I went to see Andrea Arnold’s
adaptation of Wuthering Heights at our local independent cinema recently; I thought
it was amazing. However, I seemed to be
in a minority and I just couldn’t understand why; it took a while for me to
digest why I liked it – and why it seems that the other people around me didn’t,
but I think I finally figured it out (well, a little bit!)
When I
first read Wuthering Heights, many years ago, I read the story of Heathcliff
and Cathy; the novel was all about love and being kept apart and how love would
conquer all, even death. The idea of Heathcliff
and Cathy being together in death as they could not be in life was so romantic
and appealed to my teenage self. Over
the years I have found a different story every time I have re-read the novel
and have lost the idea of Wuthering Heights being the greatest love story ever
told; instead, I have come to see a novel about struggle – against prejudice,
gender, the environment, just about everything.
The novel, as I see it, is about the harshness of life – not just a love
story (although, the feelings of Heathcliff and Cathy for each other bind the
story together).
So,
when I watched the film, I was not surprised that it foregrounded the landscape
and the conflict of the characters; I was impressed, and just a little relieved
that someone else ‘read’ the book similarly to the way I do! I was impressed by
the lack of – well, noise in the film; the characters do not need to speak,
they act out their feelings and we
(as the viewers) can see the power that Cathy holds over Heathcliff, right from
the start, in the way she treats him.
This power ranges from her ripping his hair out of his head (without a murmur
from him), to her pinning him to the ground with her foot on his head.
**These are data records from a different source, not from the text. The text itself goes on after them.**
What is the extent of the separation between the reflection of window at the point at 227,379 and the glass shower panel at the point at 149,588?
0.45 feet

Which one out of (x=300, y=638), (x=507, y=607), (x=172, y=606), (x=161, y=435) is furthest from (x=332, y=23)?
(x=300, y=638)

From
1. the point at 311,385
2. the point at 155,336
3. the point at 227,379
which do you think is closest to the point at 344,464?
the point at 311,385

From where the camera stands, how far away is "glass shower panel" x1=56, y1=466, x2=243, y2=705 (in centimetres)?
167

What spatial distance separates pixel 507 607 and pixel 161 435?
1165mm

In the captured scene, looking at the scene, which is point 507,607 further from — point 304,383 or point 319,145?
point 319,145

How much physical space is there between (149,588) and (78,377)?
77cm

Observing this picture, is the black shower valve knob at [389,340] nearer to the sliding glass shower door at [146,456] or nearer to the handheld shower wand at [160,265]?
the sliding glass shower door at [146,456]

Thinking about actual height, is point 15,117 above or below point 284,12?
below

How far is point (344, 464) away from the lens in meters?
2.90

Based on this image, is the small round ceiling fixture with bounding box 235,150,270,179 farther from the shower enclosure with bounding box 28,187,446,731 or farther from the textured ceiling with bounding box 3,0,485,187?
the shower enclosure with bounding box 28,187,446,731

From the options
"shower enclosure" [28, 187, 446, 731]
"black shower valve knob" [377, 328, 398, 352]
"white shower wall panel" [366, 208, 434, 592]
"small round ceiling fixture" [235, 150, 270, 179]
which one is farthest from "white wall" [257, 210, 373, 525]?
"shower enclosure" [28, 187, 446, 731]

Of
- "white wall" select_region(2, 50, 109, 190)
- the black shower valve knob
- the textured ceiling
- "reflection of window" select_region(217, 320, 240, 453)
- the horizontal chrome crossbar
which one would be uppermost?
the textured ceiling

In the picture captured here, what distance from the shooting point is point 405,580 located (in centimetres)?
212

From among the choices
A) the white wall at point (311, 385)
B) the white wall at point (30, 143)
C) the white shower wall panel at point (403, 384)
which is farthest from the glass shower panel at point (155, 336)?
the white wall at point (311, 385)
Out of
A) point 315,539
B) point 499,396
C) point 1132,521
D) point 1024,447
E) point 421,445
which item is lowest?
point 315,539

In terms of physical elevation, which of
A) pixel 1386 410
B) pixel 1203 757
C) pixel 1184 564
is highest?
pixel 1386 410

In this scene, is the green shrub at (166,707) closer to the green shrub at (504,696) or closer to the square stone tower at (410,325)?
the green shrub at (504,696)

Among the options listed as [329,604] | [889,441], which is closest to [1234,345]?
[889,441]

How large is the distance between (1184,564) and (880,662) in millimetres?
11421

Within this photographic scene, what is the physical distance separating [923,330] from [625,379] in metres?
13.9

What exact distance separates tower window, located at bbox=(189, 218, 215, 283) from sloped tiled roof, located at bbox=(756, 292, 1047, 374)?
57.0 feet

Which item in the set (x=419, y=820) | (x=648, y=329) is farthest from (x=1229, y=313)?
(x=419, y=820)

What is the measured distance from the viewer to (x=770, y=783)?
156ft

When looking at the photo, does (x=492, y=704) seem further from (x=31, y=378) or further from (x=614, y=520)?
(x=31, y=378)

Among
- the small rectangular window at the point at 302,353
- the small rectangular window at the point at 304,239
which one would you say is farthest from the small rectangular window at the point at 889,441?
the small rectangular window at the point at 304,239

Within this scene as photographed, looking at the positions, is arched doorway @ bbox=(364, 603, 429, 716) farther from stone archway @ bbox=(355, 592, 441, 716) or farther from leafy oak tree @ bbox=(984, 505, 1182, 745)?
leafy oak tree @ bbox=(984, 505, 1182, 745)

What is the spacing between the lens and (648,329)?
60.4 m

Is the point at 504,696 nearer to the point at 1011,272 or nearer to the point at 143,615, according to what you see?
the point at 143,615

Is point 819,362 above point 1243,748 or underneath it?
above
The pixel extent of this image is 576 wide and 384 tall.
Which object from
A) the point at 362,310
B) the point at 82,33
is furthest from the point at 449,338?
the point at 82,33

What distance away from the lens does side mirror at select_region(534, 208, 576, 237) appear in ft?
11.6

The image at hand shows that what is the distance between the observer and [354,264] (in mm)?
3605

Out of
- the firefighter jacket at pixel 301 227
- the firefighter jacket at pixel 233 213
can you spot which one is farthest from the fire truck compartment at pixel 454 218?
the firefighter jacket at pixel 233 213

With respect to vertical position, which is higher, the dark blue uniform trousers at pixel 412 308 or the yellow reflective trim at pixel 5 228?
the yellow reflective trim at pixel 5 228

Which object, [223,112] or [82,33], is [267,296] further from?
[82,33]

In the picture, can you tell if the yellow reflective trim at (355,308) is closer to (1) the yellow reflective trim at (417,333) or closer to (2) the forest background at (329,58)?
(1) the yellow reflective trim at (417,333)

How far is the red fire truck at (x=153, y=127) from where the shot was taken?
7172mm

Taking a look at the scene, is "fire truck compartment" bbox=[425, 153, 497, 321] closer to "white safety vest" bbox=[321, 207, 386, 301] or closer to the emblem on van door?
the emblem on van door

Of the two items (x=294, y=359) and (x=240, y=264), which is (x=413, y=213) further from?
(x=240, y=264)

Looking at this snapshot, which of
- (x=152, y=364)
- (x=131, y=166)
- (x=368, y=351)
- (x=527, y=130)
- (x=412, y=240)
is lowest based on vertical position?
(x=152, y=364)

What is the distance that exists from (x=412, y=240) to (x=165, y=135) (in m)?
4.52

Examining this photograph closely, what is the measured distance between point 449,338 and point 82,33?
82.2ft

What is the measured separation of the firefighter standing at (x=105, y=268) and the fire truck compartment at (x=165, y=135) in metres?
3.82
There is no need for a musical score, the
sounds of nature – the wind, the rain and the sounds of nature are an apt
soundtrack, which I found made me look and listen more, not being distracted by
music.
Arnold also did well in not creating
likeable characters. To be frank, I do
not think there are not many likeable characters in Wuthering Heights; Cathy is
selfish, Heathcliff is...well Heathcliff, tortured and Byronic. Even Nellie
Dean has her bad points and she is one of the nicer characters! Arnold shows this very well, the characters
are not shown as if they belong in a love story – they are harsh and as
unforgiving as the landscape they live in, a landscape which they belong in.
Maybe I liked the film because it
was the adaptation I wanted it to be, that matched my reading of the novel, and
maybe that is the problem with the film too.
There is no resolution, the second generation do not enter the film at
all, so there is no happy ever after, just the bleakness of the Yorkshire Moors
and the thought of death separating Heathcliff and Cathy – and not the love
story that has come to be associated with Wuthering Heights.